Excerto -
É admissível que alguns dos piores e mais dramáticos resultados desta evolução e desta luta de sistemas de pensamento possam ser explicados – para além dos interesses envolvidos – por dinâmicas incontroláveis que nenhuma das partes conseguiu, a partir de certo momento, deter ou desviar, e que se concluíram em catástrofes sociais e individuais de efeitos múltiplos e profundos, sempre marcados pelo sofrimento humano: é o caso das guerras e da maior parte das revoluções. Para citar alguns exemplos destes “descarrilamentos”, evocamos desde logo o processo da Revolução Francesa e do bonapartismo, a guerra civil americana, a guerra franco-prussiana, a revolução mexicana, a 1ª guerra mundial, a revolução russa, a guerra civil na China, o imperialismo japonês, a guerra civil de Espanha, o nazismo e a 2ª guerra mundial, as independências da Índia, da Indochina e da Argélia, o próprio processo de descolonização português, o desmantelar do Apartheid na África do Sul, etc.

Dados fornecidos -
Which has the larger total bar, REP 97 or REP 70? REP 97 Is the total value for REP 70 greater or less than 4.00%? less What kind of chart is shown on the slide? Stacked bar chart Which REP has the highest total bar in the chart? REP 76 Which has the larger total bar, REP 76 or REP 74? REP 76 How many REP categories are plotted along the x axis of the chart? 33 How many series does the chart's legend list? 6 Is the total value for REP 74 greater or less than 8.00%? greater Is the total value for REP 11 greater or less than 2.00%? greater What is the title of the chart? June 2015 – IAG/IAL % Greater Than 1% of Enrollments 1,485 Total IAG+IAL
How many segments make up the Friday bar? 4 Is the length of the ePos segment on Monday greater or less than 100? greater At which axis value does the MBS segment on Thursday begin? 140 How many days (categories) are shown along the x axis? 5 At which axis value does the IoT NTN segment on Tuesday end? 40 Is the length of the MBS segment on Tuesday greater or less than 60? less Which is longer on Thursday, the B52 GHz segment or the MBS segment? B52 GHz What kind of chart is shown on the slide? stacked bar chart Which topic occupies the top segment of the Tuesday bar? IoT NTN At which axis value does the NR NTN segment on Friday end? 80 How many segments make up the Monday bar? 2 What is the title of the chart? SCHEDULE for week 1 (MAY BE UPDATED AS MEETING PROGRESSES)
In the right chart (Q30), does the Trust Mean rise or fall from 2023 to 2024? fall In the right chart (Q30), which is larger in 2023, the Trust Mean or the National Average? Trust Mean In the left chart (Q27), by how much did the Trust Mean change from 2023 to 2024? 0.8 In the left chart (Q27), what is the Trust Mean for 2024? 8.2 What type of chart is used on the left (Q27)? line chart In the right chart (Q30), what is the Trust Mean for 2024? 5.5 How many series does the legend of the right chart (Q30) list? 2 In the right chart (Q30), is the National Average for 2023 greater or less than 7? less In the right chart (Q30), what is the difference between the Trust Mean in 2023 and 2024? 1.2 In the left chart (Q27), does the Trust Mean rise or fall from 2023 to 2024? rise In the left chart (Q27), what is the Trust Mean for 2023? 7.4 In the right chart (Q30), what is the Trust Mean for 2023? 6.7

Tarefas e exercícios -
1. Indique se cada afirmação concorda com o excerto sobre guerras e revoluções. Justifique cada resposta com as palavras exatas do texto.
(a) As catástrofes referidas são sempre marcadas pelo sofrimento humano.
(b) Os piores resultados explicam-se apenas pelos interesses envolvidos.
(c) A partir de certo momento, as partes conseguiram deter essas dinâmicas.
2. Segundo o excerto sobre guerras e revoluções, quais são os casos dessas catástrofes sociais e individuais?
3. Prolongue o excerto sobre guerras e revoluções com um parágrafo que comece a seguir à sua última frase.

Respostas -
1.
(a) Sim: "sempre marcados pelo sofrimento humano".
(b) Não: "para além dos interesses envolvidos".
(c) Não: "que nenhuma das partes conseguiu, a partir de certo momento, deter ou desviar".

2. As guerras e a maior parte das revoluções.

3.
Outras práticas de domínio e exercício de poderes estatais – práticas violentas ou despóticas – foram desenvolvidas sem correspondência visível, quer com o pensamento conservador, quer com o pensamento de esquerda, mas sobretudo ditadas pelas necessidades de conquista e, sobretudo, de manutenção do poder. No primeiro caso, o recurso à argumentação das “necessidades revolucionárias” (isto é, de usar meios eventualmente “imorais”, justificados pelos fins “morais” que se pretendem atingir ou pelo objectivo de fazer cessar situações também elas consideradas “imorais”) é geralmente utilizado. No segundo, a defesa do existente e das suas bases de legitimação (a começar pela “lei e ordem”) e a evocação dos interesses, das expectativas e dos direitos constituídos, são geralmente os argumentos mais fortes usados para justificar o recurso a meios mais contestáveis de exercício do poder. Foi Saint Just quem afirmou, para justificar a política do terror durante a Revolução Francesa: “Pas de liberté pour les ennemis de la liberté!”. Faz aqui sentido referir a reflexão de Jaime Nogueira Pinto em Ideologia e Razão de Estado: Uma história do Poder (2013), um autor cuja trajectória pessoal se inicia na extrema-direita nacionalista portuguesa mas que, progressivamente, veio a mostrar de uma apreciável capacidade de análise, extensa e profunda, sobre os fenómenos políticos e, neste caso, sobre a “razão de Estado”.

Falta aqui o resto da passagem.